EXCERPTED TEXT:
======
Personal information
- Full name: Ivan Bek
- Date of birth: 29 October 1909
- Place of birth: Belgrade, Kingdom of Serbia
- Date of death: 2 June 1963 (aged 53)
- Place of death: Sète, France
- Height: 1.96 m (6 ft 5 in)
- Position: Forward

Senior career*
- Years: Team / Apps / (Gls)
- 1925–1928: BSK / 50 / (51)
- 1928: Mačva Šabac
- 1928–1931: Sète
- 1931–1932: Urania Genève Sport / 16 / (16)
- 1932–1935: Sète / 69 / (33)
- 1935–1939: Saint-Étienne / 109 / (93)
- 1940–1943: Nîmes
- 1943–1944: AS Aix
- Total:  / 254 / (193)

International career
- 1927–1931: Yugoslavia / 8 / (4)
- 1935–1937: France / 5 / (0)

= Ivan Bek =

Serbian footballer (1909–1963)

Ivan "Ivica" Bek (Иван Ивица Бек; 29 October 1909 – 2 June 1963), also known as Yvan Beck, was a Serbian-French footballer who played as a forward.

He was part of Yugoslavia's team at the 1928 Summer Olympics and at the 1930 FIFA World Cup.
======
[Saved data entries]
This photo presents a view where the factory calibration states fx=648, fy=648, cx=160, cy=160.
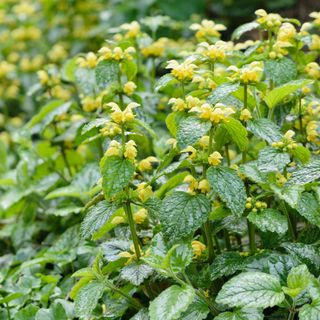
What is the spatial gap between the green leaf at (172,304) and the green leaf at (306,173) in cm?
33

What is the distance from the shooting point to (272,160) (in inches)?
53.8

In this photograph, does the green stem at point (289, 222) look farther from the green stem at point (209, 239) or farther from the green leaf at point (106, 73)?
the green leaf at point (106, 73)

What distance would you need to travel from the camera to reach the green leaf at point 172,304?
1189 millimetres

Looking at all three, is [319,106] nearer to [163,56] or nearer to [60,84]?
[163,56]

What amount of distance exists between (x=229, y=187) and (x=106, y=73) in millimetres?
508

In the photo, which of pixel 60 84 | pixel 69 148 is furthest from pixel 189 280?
pixel 60 84

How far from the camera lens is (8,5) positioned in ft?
12.5

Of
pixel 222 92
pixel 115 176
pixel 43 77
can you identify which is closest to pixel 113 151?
pixel 115 176

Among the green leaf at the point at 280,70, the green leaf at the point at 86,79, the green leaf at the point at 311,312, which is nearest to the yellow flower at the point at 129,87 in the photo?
the green leaf at the point at 86,79

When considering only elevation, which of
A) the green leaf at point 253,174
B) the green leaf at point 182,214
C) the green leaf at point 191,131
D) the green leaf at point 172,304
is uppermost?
the green leaf at point 191,131

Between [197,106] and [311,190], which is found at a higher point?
[197,106]

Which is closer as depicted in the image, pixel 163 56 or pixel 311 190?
pixel 311 190

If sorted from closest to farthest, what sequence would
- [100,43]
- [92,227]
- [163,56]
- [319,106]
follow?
1. [92,227]
2. [319,106]
3. [163,56]
4. [100,43]

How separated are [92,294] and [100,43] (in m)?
2.45
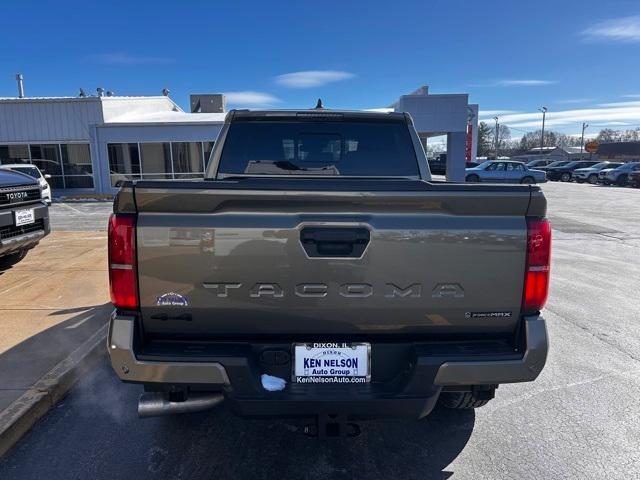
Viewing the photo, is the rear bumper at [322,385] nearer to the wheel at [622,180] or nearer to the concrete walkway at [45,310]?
the concrete walkway at [45,310]

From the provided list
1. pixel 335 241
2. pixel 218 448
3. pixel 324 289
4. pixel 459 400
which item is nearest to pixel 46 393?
pixel 218 448

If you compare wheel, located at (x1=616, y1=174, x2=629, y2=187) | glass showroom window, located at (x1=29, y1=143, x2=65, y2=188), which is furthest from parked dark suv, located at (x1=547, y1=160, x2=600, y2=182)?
glass showroom window, located at (x1=29, y1=143, x2=65, y2=188)

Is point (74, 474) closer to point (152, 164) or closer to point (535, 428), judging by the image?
point (535, 428)

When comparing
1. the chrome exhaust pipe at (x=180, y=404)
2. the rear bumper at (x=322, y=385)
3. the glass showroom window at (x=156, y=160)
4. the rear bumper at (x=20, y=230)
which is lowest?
the chrome exhaust pipe at (x=180, y=404)

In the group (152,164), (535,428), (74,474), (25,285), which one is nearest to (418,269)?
(535,428)

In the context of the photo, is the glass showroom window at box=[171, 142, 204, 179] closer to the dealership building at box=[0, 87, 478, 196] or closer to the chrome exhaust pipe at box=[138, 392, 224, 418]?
the dealership building at box=[0, 87, 478, 196]

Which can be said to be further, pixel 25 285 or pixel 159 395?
pixel 25 285

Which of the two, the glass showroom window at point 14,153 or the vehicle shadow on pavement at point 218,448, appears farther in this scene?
the glass showroom window at point 14,153

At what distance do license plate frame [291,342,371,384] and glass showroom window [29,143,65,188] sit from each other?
2614cm

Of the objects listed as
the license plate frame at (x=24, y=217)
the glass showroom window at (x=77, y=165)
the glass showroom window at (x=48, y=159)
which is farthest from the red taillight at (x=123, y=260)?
the glass showroom window at (x=48, y=159)

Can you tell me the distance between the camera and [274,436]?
10.4 ft

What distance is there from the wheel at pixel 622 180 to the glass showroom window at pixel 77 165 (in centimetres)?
3537

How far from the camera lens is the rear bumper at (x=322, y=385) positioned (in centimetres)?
231

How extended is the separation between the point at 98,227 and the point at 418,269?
40.0 feet
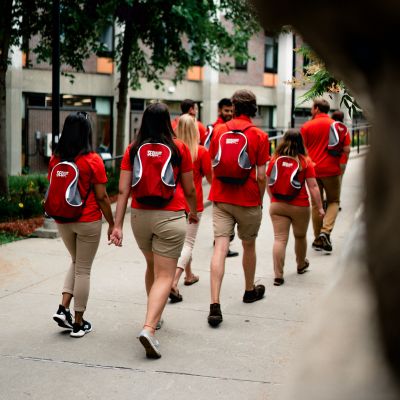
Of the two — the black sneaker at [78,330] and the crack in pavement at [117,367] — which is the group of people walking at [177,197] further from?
the crack in pavement at [117,367]

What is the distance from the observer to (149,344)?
5.79 meters

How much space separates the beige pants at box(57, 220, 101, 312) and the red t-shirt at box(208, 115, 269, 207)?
1361 millimetres

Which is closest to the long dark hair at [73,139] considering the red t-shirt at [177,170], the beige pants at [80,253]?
the red t-shirt at [177,170]

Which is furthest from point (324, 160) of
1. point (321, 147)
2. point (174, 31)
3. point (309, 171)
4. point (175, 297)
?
point (174, 31)

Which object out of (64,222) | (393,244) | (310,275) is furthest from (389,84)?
(310,275)

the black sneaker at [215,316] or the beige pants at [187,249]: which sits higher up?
the beige pants at [187,249]

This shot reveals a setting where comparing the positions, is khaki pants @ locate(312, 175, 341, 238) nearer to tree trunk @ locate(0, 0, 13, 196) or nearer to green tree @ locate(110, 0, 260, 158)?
tree trunk @ locate(0, 0, 13, 196)

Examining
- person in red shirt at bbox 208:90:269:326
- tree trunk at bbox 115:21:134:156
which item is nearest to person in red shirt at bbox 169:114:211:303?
person in red shirt at bbox 208:90:269:326

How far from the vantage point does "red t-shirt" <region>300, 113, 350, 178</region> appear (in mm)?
11250

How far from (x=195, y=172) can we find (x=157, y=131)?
2.21m

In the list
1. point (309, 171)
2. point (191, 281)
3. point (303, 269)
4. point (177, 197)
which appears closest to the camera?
point (177, 197)

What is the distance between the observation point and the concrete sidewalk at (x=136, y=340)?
5.25 meters

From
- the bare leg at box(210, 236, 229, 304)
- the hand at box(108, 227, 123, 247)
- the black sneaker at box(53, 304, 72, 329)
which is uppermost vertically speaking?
the hand at box(108, 227, 123, 247)

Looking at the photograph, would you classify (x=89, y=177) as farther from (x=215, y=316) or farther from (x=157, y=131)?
(x=215, y=316)
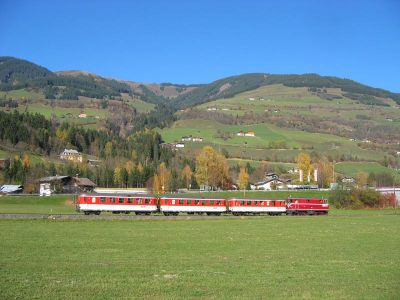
======
TASK DESCRIPTION:
Retype the Ivan Bek profile word for word, starting with "- Place of death: Sète, France" and going on through "Sète / 69 / (33)".

TASK ANSWER:
- Place of death: Sète, France
- Height: 1.96 m (6 ft 5 in)
- Position: Forward

Senior career*
- Years: Team / Apps / (Gls)
- 1925–1928: BSK / 50 / (51)
- 1928: Mačva Šabac
- 1928–1931: Sète
- 1931–1932: Urania Genève Sport / 16 / (16)
- 1932–1935: Sète / 69 / (33)